**Data shown**:
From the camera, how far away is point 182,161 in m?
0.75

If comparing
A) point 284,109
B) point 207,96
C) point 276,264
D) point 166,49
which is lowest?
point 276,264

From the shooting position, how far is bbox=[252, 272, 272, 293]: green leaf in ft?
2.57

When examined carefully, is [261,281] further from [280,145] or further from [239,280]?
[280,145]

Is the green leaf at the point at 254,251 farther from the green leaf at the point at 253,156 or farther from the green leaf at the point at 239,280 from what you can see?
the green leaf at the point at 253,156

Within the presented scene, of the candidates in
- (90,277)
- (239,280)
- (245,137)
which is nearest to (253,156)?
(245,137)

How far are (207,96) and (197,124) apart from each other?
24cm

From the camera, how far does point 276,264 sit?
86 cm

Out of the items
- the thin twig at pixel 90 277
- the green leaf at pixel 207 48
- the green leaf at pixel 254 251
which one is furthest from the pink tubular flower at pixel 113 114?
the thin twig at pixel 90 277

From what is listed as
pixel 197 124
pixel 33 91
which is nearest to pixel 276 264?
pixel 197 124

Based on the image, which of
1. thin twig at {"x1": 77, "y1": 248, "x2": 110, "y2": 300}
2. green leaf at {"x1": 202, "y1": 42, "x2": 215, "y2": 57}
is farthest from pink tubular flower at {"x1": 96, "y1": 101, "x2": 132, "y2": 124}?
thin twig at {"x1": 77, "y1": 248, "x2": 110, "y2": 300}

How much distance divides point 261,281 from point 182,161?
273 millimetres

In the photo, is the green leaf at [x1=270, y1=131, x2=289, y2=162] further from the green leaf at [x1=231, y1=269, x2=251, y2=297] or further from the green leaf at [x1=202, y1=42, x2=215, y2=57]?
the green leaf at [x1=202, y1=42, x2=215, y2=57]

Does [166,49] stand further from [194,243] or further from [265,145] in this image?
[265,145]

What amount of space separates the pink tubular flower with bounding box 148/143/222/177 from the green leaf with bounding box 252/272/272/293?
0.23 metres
...
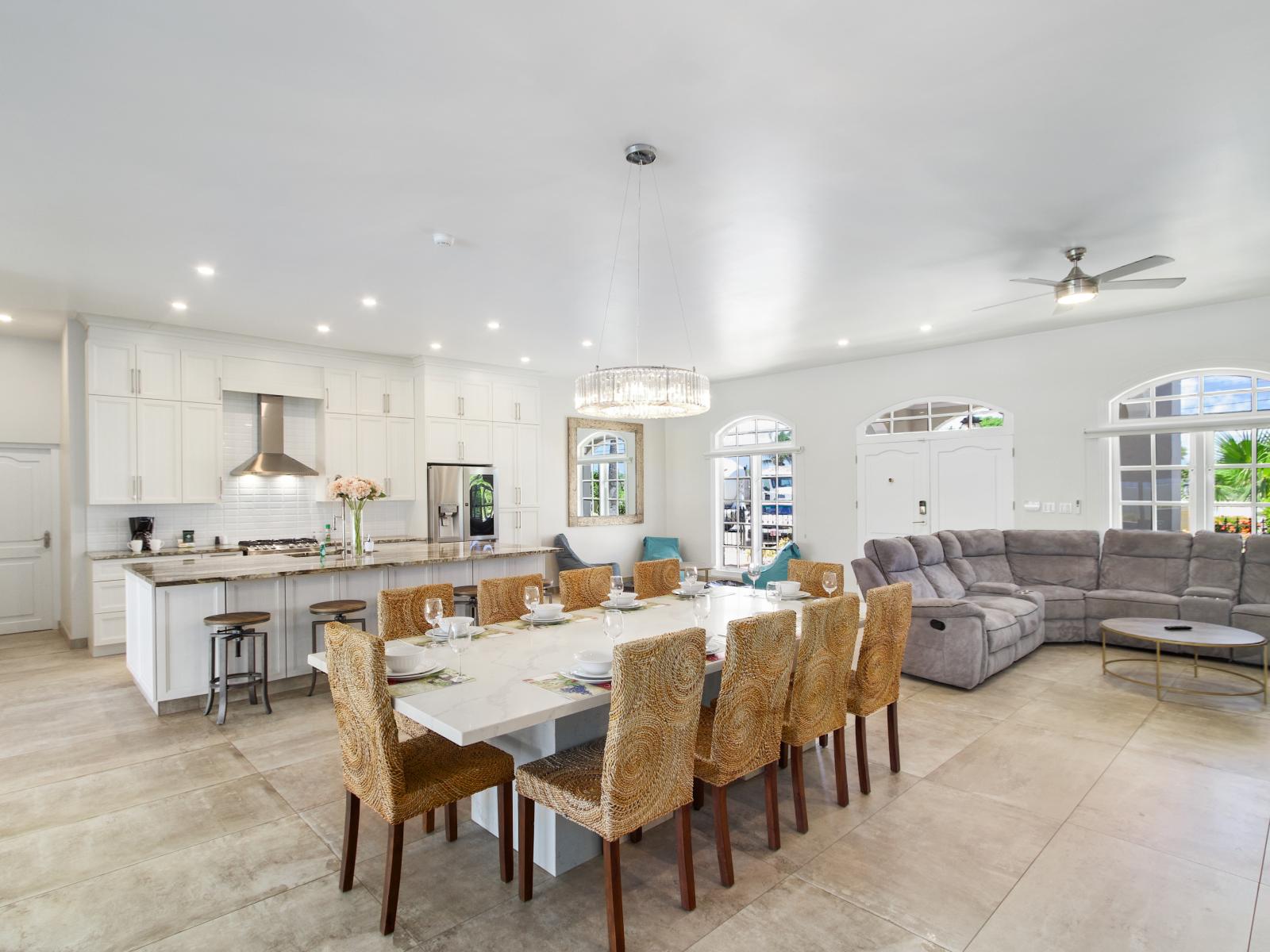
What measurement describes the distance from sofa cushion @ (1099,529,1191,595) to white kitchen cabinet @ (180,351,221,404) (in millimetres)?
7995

**Short task**:
Find every row above that contains the word "pixel", and copy each of those lines in full.

**Answer to this problem**:
- the thin twig at pixel 90 277
- the green leaf at pixel 207 48
- the green leaf at pixel 254 251
which one is furthest from the pink tubular flower at pixel 113 114?
the thin twig at pixel 90 277
pixel 197 124
pixel 33 91
which is nearest to pixel 276 264?
pixel 197 124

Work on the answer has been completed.